Poderwała głowę, gdy ciszę przerwał trzask drzwi. Maxim znalazł się tuż przy niej, zanim Carmen zdołała zareagować. Chwycił jej podbródek i mocno przechylił głowę córki w bok, odsłaniając szyję.

— To boli — syknęła.

— Ojcze. — Kol pojawił się tuż za ramieniem mężczyzny. Starał się go odciągnąć, ale był zbyt słaby, aby jego starania przyniosły jakikolwiek efekt. — Co ty wyprawiasz?

— Patrzę, czy nie jest jedną z nich — warknął, mocniej przechylając głowę jasnowłosej. Carmen jęknęła, gdy jej kark przeszył ostry ból. — Szukam śladów po ugryzieniu.

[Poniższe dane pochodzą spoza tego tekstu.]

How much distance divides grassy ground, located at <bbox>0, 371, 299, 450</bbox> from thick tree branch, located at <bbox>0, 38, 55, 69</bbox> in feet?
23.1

— Przestań! — krzyknęła, zrywając się na równe nogi.

Pragnęła uciec od ojca, od Kola, od nich wszystkich. Wcisnęła drobne ciało w kąt pomieszczenia, dygocząc z przerażenie i świadomości, że to miejsce już nie było i nigdy nie będzie jej domem.

— Chyba nie sądzisz, że jestem w stanie uwierzyć, iż ten potwór trzymał się przy sobie tylko po to, aby ostatecznie pozwolić ci odejść? — prychnął, agresywnym ruchem przeczesując kosmyki siwych włosów.

— Devlin mnie nie przemienił...

— Nazywasz to coś imieniem? — wtrącił, a potem pokręcił głową, wyraźnie rozczarowany. Następnie zwrócił się do Kola: — Dopilnuj, aby nie wychodziła z tego pokoju. Dopóki się nie opamięta, pozostanie w zamknięciu — rzucił przez ramię, nim wyminął swojego syna i zniknął w blasku słońca.